PW2 has described the torch light as “bright”, such that enabled her to see and identify both Appellants. As in the case of PW1, PW2also relies on recognition. She states that the two Appellants were men whom she knew by appearance as she had seen both before this incident. Again we note that like PW1, PW2 got far much more than a fleeting glance at the two men. She was also taken out behind the house. She certainly spent a fair amount of time in their presence. At page 10 line 26 PW2 under cross examination by the 2nd Appellant says –

“You did not point the torch light on my face. You had pointed to the wall but there was enough light to enable me see you. I did not have a torch. I was able to see you”.

Here again the fear that the torch light may have been pointed directly into the face of PW2 thereby blinding her vision is disabused. The torch was directed to the wall thus giving a clear an uninterrupted beam of light in the room.

Mr. Oguk for 2nd Appellant submits that contrary to the evidence of PW1 and PW2 there was no moonlight outside and if so it was not sufficient to aid identification. He quotes the evidence of PW5 JAMES JIMSON MWAWUGANGA KISAKA a village elder who at page 18 line 20 said they went to the scene at complainant’s house but –

“G [PW1] was not in. The house was empty. We decided to go and sleep since it was still dark.”

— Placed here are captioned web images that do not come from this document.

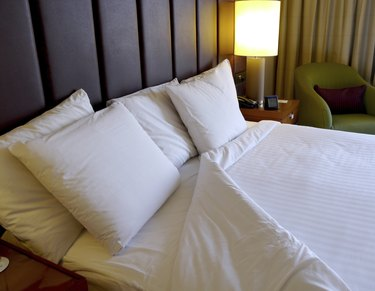 turned down white bed linen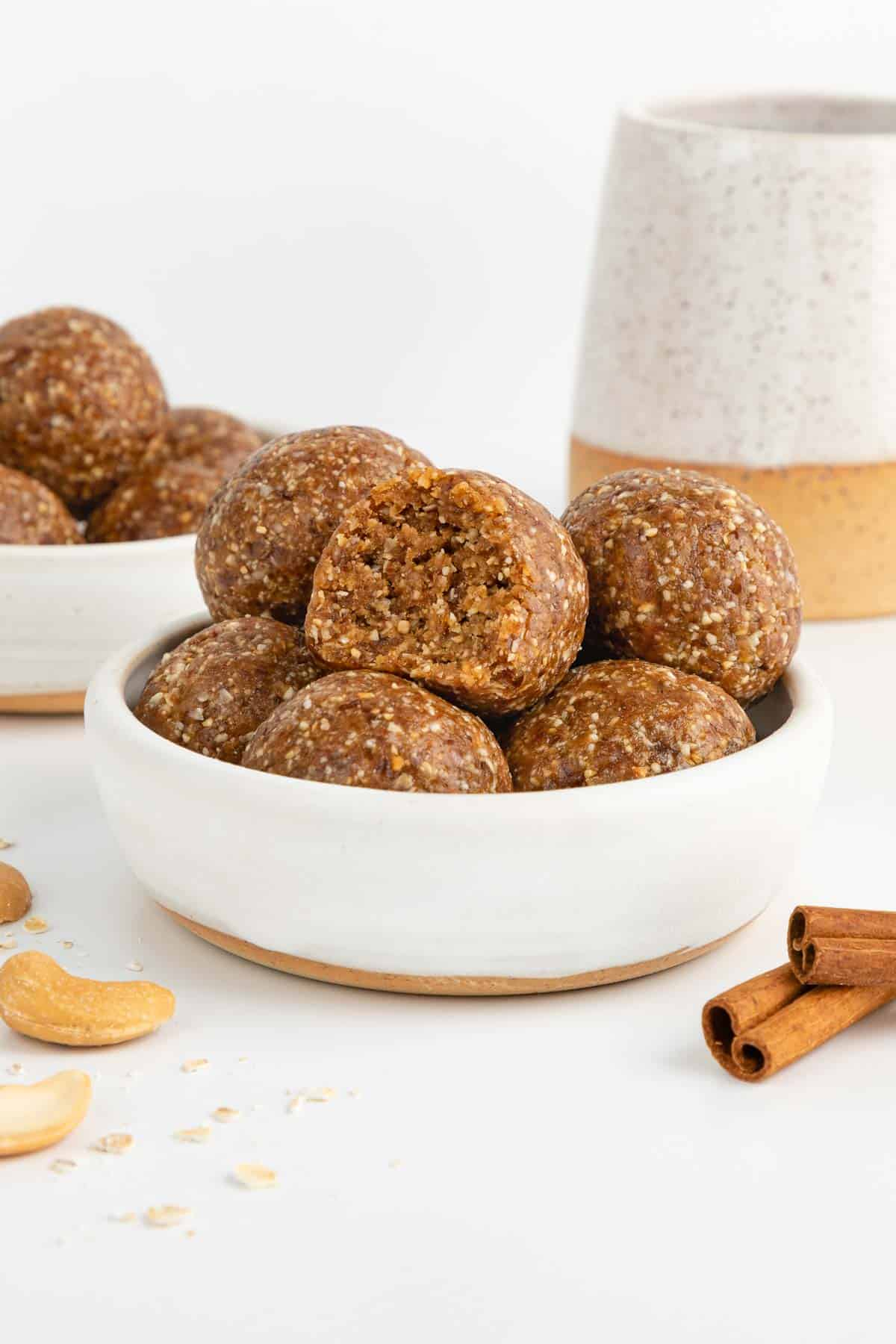 cinnamon roll energy balls stacked inside a small white bowl with a bite taken out of the middle ball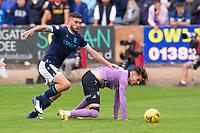 25th September 2021; Kilmac Stadium, Dundee, Scotland: Scottish Premiership football, Dundee versus Rangers; Ryan Sweeney of Dundee tackles Ianis Hagi of Rangers from behinid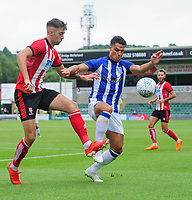 Lincoln City's Ellis Chapman vies for possession with Sheffield Wednesday's Joey Pelupessy<br /> <br /> Photographer Chris Vaughan/CameraSport<br /> <br /> Football Pre-Season Friendly - Lincoln City v Sheffield Wednesday - Saturday July 13th 2019 - Sincil Bank - Lincoln<br /> <br /> World Copyright © 2019 CameraSport. All rights reserved. 43 Linden Ave. Countesthorpe. Leicester. England. LE8 5PG - Tel: +44 (0) 116 277 4147 - admin@camerasport.com - www.camerasport.com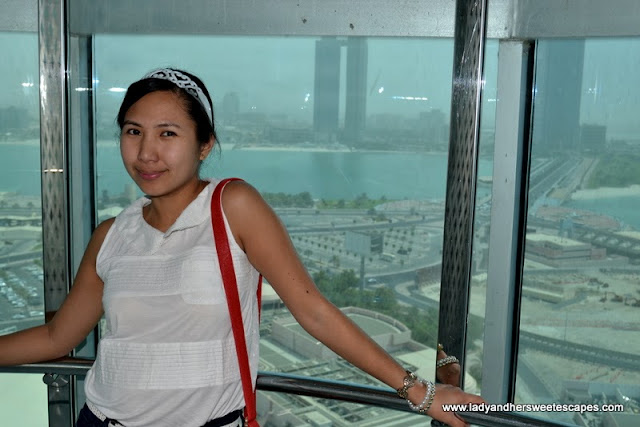 Lady at Marina Mall Abu Dhabi Sky Tower's elevator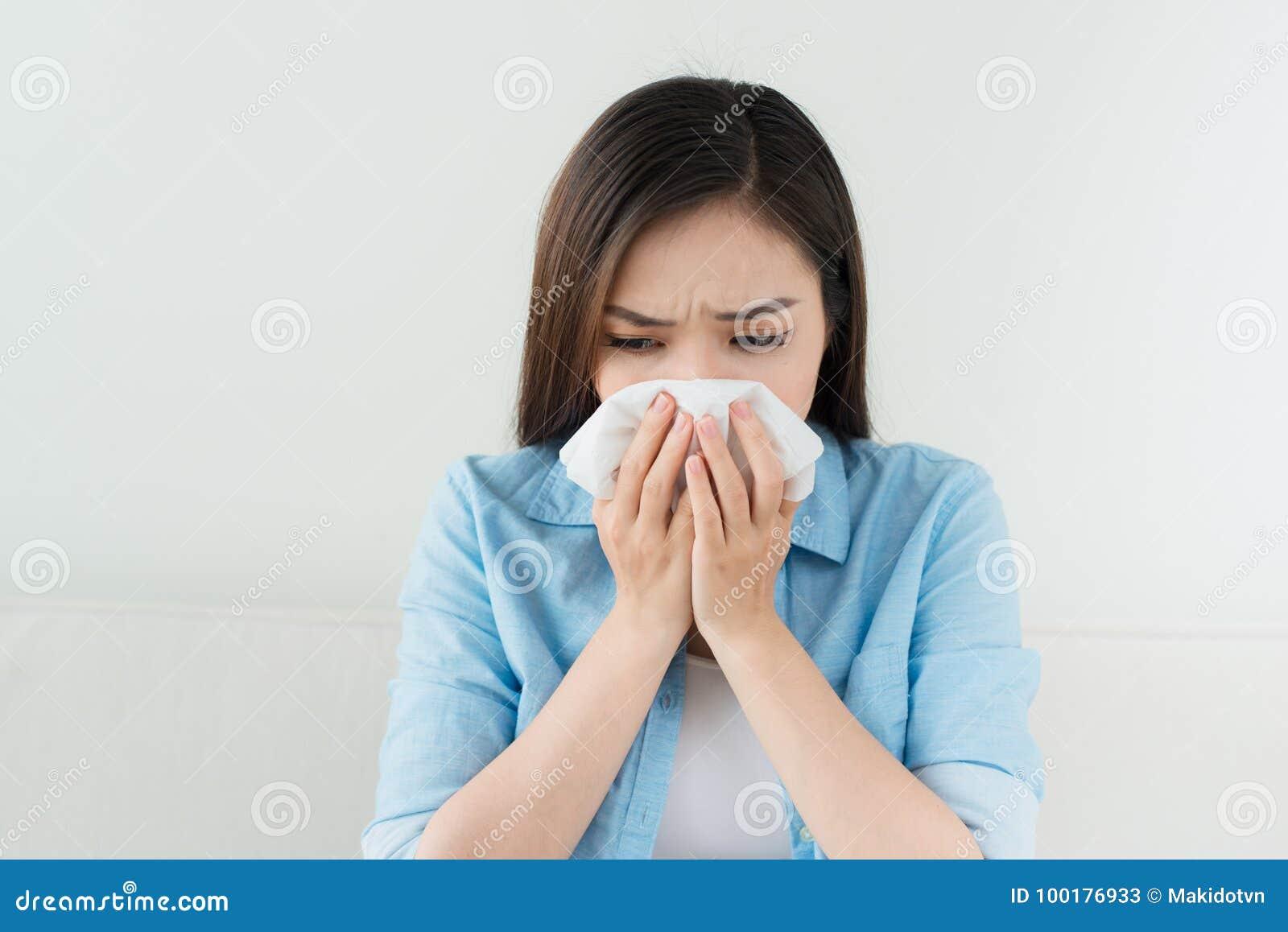 Portrait d une femme malade soufflant son nez tout en se reposant sur le s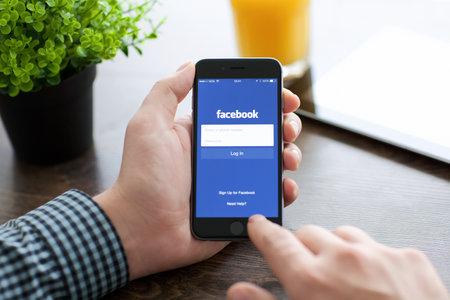 Alushta, Rusland - 21 november 2014: Man die een iPhone 6 Space Grijs met dienst voor sociale netwerken Facebook op het scherm. iPhone 6 werd gecreëerd en ontwikkeld door Apple inc.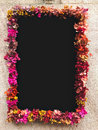 Flower Framed Around Chalkboard On Stone Wall Stock Images - 85095364
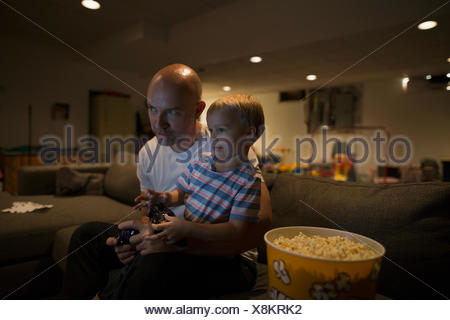Father and son playing video game game room - Stock Photo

Our understanding of these words of PW5 is notthat he left the scene and went home because it was dark, but that he left because the complainant whom they had gone to assist was not at her home. He decided to go home and await the next day to pursue the matter further. No direct question was put to PW5about what type of light was available at the scene and he gave no evidence on this.

The two appellants were arrested the day after the robbery but there is evidence on record that PW1 did name her attackers even before they were arrested, which confirms her identification of the Appellants. PW4 MARTWELL MWADIME, a village elder told the court that he was informed of the incident on24th June 2006 at 6. 00 A.M. He went immediately to the complainant’s home. At page 16 line 36 PW4 states –

“I went to G’s home and I found the village elder ST and other villagers. G was also present. G said she had been attacked by robbers the previous night who went to her son’s room and when she enquired who it was, the robbers went and broke her door. She said the robbers were Jefferson Mwakio and Mwadime”.

PW5also a village elder who went to the scene told the court at page 19 line 3 –

“G said it is Mwakio who raped her while Mwadime tried to defile the daughter but was unable”.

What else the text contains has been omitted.